С бокалами шампанского на подносе вошла хозяйка, чем-то явно расстроенная, чуть ли не со слезами на глазах.
— Что, Лида? Опять?
— Два раза звонили. Неизвестные голоса. И всё то же.
— Представляете, поручик? Уже несколько дней звонят трусливые мерзавцы и говорят, что Врангеля отравили по моему приказу! Он сам себя отрешил непомерным честолюбием, стремлением к высшей власти. Ничего не вышло — вот и умер. Ведь эта болезнь никому не известна. Врачи написали, чтобы что-нибудь написать: тяжёлая инфекция, пробудившая скрытый туберкулёз. А на самом деле — 38 суток с температурой 40°! Какая там инфекция? Крах честолюбивых замыслов!
— Александр, о мёртвых...
— Я знаю, но военному человеку следует быть скромным. Меня генерал Корнилов разжаловал в солдаты в Ростове, и я, ни слова не говоря, взял винтовку и пошёл в строй. Я сам просил вчера Великого князя, чтобы не назначал меня командующим — войны нет, организованной армии нет, а унаследовать титул Врангеля мало чести. Пусть это означает, что той армии, врангелевской армии, больше нет. Есть РОВС, которым командую я. Есть Великий князь.

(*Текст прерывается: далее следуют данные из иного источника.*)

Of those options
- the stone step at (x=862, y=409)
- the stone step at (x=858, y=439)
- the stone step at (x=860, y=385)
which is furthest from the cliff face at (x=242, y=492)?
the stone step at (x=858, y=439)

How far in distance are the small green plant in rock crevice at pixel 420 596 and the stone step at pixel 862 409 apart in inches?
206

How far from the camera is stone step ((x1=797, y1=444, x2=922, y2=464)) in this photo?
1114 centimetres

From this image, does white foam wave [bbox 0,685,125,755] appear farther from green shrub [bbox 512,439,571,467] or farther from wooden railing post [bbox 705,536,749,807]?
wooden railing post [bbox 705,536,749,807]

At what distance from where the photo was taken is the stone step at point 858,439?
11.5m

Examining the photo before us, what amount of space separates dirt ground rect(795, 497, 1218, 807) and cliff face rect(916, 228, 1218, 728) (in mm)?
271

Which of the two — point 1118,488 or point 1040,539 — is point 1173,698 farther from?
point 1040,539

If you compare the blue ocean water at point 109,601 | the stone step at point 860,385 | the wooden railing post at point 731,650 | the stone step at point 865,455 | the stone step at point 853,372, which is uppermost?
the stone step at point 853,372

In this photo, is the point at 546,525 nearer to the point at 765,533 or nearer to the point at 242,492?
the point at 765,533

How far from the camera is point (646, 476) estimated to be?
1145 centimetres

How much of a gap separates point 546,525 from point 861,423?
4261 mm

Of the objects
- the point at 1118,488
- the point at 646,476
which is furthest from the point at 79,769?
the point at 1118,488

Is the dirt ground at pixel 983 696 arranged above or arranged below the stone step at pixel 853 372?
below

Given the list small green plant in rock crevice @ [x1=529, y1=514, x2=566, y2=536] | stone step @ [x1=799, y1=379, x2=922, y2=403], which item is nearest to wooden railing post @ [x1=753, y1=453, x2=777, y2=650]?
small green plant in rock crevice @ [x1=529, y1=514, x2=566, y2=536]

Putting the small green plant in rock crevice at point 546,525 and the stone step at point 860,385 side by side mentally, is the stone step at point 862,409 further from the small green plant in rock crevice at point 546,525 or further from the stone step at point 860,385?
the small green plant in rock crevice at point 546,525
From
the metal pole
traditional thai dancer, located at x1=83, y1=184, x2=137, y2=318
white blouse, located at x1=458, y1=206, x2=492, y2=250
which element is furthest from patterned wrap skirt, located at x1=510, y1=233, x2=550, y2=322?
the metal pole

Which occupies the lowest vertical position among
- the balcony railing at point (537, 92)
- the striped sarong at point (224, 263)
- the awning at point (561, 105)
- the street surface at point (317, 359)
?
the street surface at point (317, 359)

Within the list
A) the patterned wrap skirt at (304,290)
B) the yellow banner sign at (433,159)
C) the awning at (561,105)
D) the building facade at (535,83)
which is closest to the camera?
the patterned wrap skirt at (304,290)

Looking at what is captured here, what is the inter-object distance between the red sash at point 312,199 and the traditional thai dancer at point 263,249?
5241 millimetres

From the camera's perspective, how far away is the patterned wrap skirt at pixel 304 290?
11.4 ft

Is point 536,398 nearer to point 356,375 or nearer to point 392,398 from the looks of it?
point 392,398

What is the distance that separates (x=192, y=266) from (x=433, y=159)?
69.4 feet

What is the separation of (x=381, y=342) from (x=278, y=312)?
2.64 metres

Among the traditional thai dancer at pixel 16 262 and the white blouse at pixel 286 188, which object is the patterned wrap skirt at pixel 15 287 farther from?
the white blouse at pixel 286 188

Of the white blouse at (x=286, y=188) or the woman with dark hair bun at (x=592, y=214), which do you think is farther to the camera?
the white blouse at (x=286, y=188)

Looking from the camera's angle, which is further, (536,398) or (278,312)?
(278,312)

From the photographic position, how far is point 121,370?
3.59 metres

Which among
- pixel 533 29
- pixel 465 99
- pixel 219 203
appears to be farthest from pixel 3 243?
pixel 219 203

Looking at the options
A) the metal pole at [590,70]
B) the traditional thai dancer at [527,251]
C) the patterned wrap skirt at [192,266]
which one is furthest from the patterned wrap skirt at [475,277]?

— Он очень болен, — сказал Кривский. — В освобождённой России вы будете военным министром и представляете, что...
— Поручик Кривский, отставить! Выпьем за успехи в новой работе. Я хочу теперь сделать две канцелярии — гражданскую, где останется князь Трубецкой, и военную, куда я пригласил генерала Стогова...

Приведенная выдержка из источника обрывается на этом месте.